Crystal Hefner was just 21 years old when she met Hugh Hefner, 81, on the Playboy mansion’s infamous Halloween party, which was known for its guest list of celebrities and scantily clad models.
He asked her to maneuver in with him — and his 18-year-old twin girlfriends, Karissa and Kristina Shannon — days later.
“It was very, very fast.
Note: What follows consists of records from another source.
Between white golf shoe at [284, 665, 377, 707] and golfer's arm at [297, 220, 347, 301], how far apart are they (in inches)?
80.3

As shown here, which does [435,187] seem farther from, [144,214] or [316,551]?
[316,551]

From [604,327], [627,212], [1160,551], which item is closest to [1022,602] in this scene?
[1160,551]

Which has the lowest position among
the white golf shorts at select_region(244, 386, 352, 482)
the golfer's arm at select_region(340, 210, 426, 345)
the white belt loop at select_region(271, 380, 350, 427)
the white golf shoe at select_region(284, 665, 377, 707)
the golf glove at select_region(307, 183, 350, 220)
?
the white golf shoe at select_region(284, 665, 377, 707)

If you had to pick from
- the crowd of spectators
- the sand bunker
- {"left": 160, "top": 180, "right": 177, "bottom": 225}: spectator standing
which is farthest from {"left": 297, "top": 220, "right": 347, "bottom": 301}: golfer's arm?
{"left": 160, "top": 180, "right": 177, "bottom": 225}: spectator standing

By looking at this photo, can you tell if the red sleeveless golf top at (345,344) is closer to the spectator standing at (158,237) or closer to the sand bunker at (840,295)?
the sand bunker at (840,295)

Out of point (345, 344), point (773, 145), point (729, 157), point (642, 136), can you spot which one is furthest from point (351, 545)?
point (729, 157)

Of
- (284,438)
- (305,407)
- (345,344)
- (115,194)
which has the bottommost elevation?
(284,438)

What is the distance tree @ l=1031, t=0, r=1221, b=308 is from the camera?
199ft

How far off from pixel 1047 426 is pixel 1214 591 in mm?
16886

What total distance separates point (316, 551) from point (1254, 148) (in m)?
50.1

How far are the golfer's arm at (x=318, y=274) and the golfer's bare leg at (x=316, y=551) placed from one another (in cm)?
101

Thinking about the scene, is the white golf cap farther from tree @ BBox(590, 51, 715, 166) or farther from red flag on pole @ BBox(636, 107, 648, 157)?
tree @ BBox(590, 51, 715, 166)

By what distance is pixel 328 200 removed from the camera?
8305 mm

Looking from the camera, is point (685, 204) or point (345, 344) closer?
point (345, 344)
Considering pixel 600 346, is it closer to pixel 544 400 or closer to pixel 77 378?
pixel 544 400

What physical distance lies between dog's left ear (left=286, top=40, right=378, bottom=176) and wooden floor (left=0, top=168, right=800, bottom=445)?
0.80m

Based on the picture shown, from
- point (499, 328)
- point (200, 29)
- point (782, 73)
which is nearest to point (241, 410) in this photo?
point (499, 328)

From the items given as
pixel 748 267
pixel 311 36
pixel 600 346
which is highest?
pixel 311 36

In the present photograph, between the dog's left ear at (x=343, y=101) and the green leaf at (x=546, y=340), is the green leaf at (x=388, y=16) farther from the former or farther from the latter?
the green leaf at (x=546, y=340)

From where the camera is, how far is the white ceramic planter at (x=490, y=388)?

I feel he had quite a lot of experience with just moving people in straight away,” Crystal told The Post. “The ‘I really like yous’ began pretty quick.
“I’ve learned all about love bombing since then.”
It led to marriage in 2012, when Crystal was 26. Over the 10-year relationship, she buried who she really was, lived with a 6 p.m. curfew, couldn’t travel and gave herself over to a “needy” man who she felt too guilty to go away.
She was at Hefner’s bedside when he died in 2017, at age 91.
However it’s only been recently that Crystal, now 37, has come to terms with the darker side of her life with Hef.
It’s taken hours of therapy and “deprogramming” to untangle the debris of her life with the person who founded the Playboy empire in 1953. She’s thrown away all but one among her “bunny girl” outfits, removed her breast implants and spent the past year-and-a-half writing a memoir called “Only Say Good Things.”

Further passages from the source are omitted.